Whenever referencing that playbook, you will pass the value of $

Parametrized inputs

Defined within the playbook

Inputs may be defined within the playbook under any name for the software to be executed. On the following example, the echo test will iterate throughout the different values defined for input:

yml
input:
- - "One"
  - "Two"

echo:
- echo ${{input}}

This is how the output will look like:

use inputs

You can also define different nested values.

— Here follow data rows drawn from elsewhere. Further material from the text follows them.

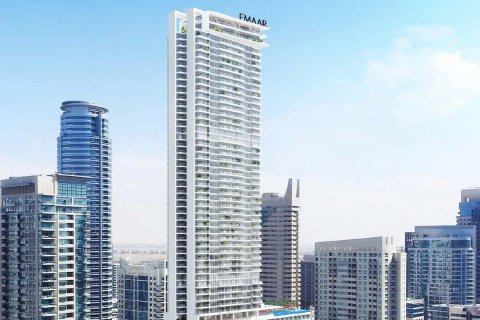 شقة في VIDA RESIDENCES DUBAI MARINA في مرسى دبي, دبي 2 غرف نوم, 141 م² رقم 29925 - صورة 5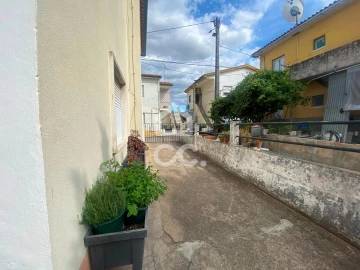 Terreno para Venda em Torres Novas (São Pedro), Lapas e Ribeira Branca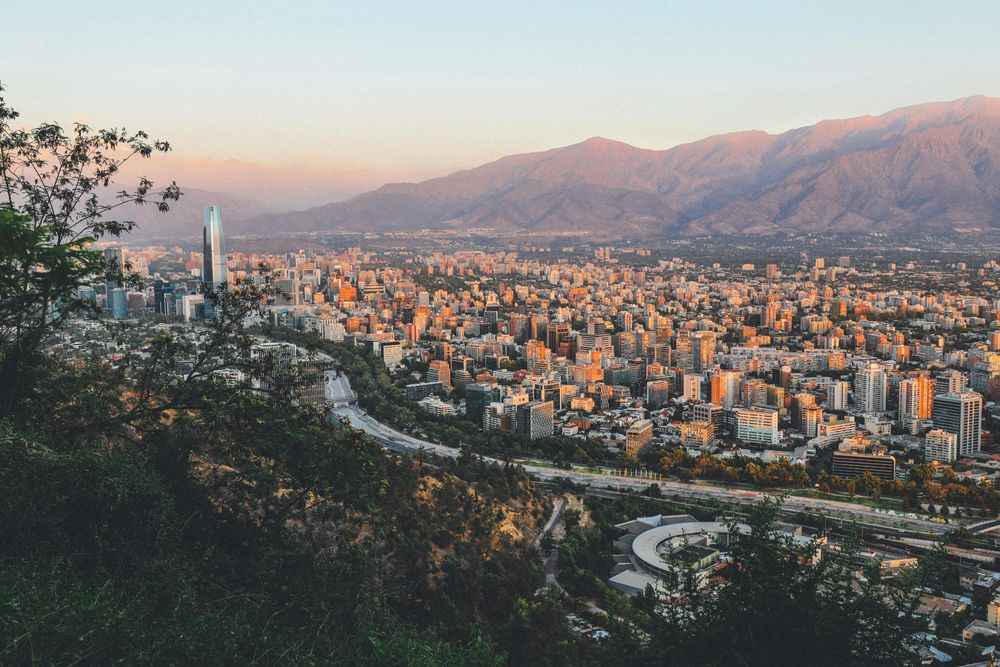 De acuerdo al ranking de la ONU, Chile es el país de Latinoamérica con mejor calidad de vida. Pexels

The following example will show a Pass for the positive test, and a Fail for the negative test:

yml
input:
  positive:
  - - "Hello"
  negative:
  - - "Bye"

echo:
  assertStdoutEqual: "Hello World"
  input:
  - echo -n $(input) World

For example:

use positive and negative values

Dictionaries

Dictionary files can be split by certain characters (normally newlines) to be used as inputs for the tests. For example:

yml
dict-input:
- - file: dict.txt
    split: \n

echo:
  assertReturnCode: 0
  run:
  - echo ${{dict-input}}

Mutations

Inputs can be mutated to test how software behaves with unexpected values. Mutations can be based on the original string, but they always different. They are specified as follow:

yml
input:
- - value: "Hello World"
    mutate: radamsa
    mutate_qty: 5

  - value: "Hello World"
    mutate: zzuf
    mutate_qty: 5

echo:
  assertStdoutNotEqual: "Hello World"
  input:
  - echo -n ${{input}}

For example:

mutate your inputs

The previous playbook will generate 10 different mutations of the string "Hello World" using different fuzzers that will be echoed to the standard output and validated that they are not equal to "Hello World".